Musings on designing experiences & (re)engineering complexity
Continuing a sharing of the notes which led to our Brigadoon Annapolis lecture on Digital Humanism. View Part 1 of the notes if this is your first exposure to this series.
Constellation of Devices I could be called a modern-day cyborg. Starting with the prescription glasses and going down to the cadaver’s ACL which is nailed into my knee, I have been augmented in a few means. And this isn’t even to mention the advanced sugars, intentionally and unintentionally modified fruits and vegetables making up my diet. This is a talk about digital humanism design however; so what are the augmented parts of me which I’ve had a hand in designing?
I spoke of prescription glasses, however we also have my sunglasses (also prescription). These are made by the company Snap, and have a camera on them enabling me to take 10 second videos or single frame pictures of items at my eye level. Essentially, a memory device a bit closer to my eyes.
While I don’t have them in right now, my ears usually also have a memory-aid device. Oh, you call these headphones or earphones. I call them AirPods, and due to their ability to connect to my watch, phone, and tablet, I’m able to ascribe audial soundscapes to various contexts. Sometimes, that’s background music while working or exercising. Sometimes, that’s speaking with others. Sometimes, its merely recording myself for future reference. I use sound like spatial markers. Sounds enable me to enter or reengineer spaces so that I can navigate time and presence better.
On my left arm is an Apple Watch. Many of use have or have at least heard of the connected watch or wearable technology trend.

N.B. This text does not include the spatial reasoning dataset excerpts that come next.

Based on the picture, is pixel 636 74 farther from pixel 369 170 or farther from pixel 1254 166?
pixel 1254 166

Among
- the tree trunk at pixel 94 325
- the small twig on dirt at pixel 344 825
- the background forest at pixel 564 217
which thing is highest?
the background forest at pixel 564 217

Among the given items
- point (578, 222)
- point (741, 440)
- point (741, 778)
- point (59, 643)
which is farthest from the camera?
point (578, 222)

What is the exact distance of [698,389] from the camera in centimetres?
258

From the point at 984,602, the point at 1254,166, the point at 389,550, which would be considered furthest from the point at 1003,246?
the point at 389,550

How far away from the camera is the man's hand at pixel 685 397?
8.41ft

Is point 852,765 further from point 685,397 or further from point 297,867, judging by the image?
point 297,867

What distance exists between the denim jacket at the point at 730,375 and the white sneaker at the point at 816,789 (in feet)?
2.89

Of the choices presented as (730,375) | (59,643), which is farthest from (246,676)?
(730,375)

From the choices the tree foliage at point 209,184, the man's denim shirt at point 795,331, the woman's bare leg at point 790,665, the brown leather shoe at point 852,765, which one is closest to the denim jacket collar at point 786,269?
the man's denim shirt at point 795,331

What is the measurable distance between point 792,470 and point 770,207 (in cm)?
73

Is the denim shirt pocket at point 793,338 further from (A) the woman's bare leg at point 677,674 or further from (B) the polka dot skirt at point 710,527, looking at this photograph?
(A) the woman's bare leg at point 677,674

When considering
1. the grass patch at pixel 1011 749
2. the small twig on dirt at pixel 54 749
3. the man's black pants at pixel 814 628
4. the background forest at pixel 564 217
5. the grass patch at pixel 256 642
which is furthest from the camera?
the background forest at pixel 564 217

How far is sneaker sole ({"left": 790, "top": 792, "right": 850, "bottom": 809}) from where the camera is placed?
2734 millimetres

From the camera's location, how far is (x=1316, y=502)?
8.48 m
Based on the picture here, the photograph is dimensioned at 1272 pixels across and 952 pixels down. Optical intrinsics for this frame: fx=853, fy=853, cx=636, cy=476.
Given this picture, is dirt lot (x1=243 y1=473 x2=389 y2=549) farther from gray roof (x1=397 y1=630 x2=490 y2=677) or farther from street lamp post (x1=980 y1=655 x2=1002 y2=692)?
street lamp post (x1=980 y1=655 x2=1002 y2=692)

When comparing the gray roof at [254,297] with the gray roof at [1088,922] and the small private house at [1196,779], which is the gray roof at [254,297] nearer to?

On my end, the Apple Watch is something of a wellness coach. This is the 5th or 6th wearable of this type. I’ve had three from Polar, one from Samsung, and am on my second Apple device. This one also has cellular capability, so in addition to monitoring wellness, I can also message and call persons, use the digital wallet, and a few other apps I’ve got loaded here.
Also on my left hand is a ring. I’m not married however. This is called an NFC Ring. It uses a very shortwave radio frequency connection to transfer information from the ring to another computing device. In my case, my ring serves as both business card and key.
The right side of my body has only one connected device, it too is a ring. This ring is another wellness tracker, called the Oura Ring. This tracking is a bit different than my Apple Watch in that instead of tasking me with awareness of what I’m doing, its giving me the context of how I’m recovering from what I’ve done. Tracking sleep, HRV, and other metrics, this ring enables me to work alongside others in ways which speak to my stress and energy levels. And also, provides a decent trend map towards what I might or might not have done to design a better lifestyle for myself.